27 Temmuz 2012 Cuma

MARKSİZM VE TEORİ PRATİK İLİŞKİSİ(4)/ Bora Kara

 "Sistematik, Hegel'den sonra olanaksızdır. Dünyanın tek bir sistemi, yani tutarlı bir bütünü temsil ettiği açıktır, ama bu sistemin bilinmesi, tüm doğanın ve tüm tarihin bilinmesini ön gerektirir, buna da insanlar hiçbir zaman erişemezler. Öyleyse sistemler yapan kişi, sayılmaz eksiklikleri kendi öz uydurması ile doldurmak, kendini usdışı imgeleme gücüne bırakmak, ideoloji yapmak zorundadır." (Engels: Anti-Dühring)
Bunu söyleyen Engels bir başka yerde şöyle devam eder;
“"Bizim tarih kavrayışımız, her şeyden önce, ciddi çalışmalar için yol göstericiden (kılavuz) ibarettir. Yoksa Sol-Hegelcilerin anladığı biçimde bir manivela değildir. Çeşitli toplumların sosyal, hukuki, estetik, felsefi, dini vs. kuruluşları hakkında bir yargıya ulaşmadan önce, bütün tarihin ve söz konusu olan toplumsal formasyonların dikkatle incelenmesi gerekir... Bunun yerine birçok genç yazar, tarihi materyalizmi, her şeyi açıklayan hazır bir kalıpmış gibi (dogma olarak) ele alarak, hiçbir araştırmada bulunmadan, azcık tarih bilgisiyle çarçabuk bir sistem oluşturmaya çalışmaktadır. Bu davranışlarıyla da, asıl düşünceyi, hasımların haksız saldırılarına maruz bırakmaktadırlar."

Marks ve Engels’ten önceki bütün düşünürler gerçekten sadece düşünürlerdi. Yaşamdan, dolayısıyla pratikten kopuk bu düşünceler dünyayı kurgusal bir biçimde yorumlamaktan öteye gitmez ve bu kurgularıyla da başı sonu belli, tamamlanmış ve dünyadaki her türlü sorun ve olgu hakkında kendilerince "bütünsel" bir fikir ortaya koydukları, düşünce sistemlerini oluşturur, tamamlarlardı. Ama hayat bir türlü tamamlanmazdı.”Filazofların” dünyayı yorumlayışı tamamlanır, biter ama yaşam ve insanın yaşamı değiştirme dönüştürme pratiği bir türlü bitmezdi. Bitmeyen, tamamlanmayan bir yaşamda bitmiş ve tamamlanmış düşünceler bizzat yaşamın devinimi ve gelişimi karşısında aşılır, kelimenin gerçek anlamıyla biterdi. Felsefi sistemlerin son büyük temsilcisi Hegeldir. Marks ve Engels hiçbir zaman bu anlamda bir sistem kurmaya yönelmediler. Bundan ötürüdür ki Marksizm tamamlanmış bitmiş bir düşünce değildir diyoruz. Yaşamdaki gelişmelerle birlikte gelişen ve sürekli kendini aşan bir özellik taşır. Aşma dinamiğini bizzat kendi içinde taşır. Bu yüzdendir ki Marksizm aşılmaz diyoruz. Zaten sürekli olarak kendini aşan bir düşünce nasıl aşılır ki?

# Alıştırmanın amacı
İncelenen metne göre felsefi sistemlerin son büyük temsilcisi kimdir? Sonraki satırların metinle hiçbir ilgisi yoktur.

# Verilen malzeme
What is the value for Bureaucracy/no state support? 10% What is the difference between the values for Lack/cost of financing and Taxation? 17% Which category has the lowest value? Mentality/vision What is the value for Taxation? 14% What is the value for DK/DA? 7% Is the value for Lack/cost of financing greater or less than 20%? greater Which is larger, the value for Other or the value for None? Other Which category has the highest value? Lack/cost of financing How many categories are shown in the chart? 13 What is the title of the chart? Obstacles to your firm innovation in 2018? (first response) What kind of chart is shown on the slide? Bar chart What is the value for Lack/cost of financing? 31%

# Yazılı yanıt
Hegel'dir.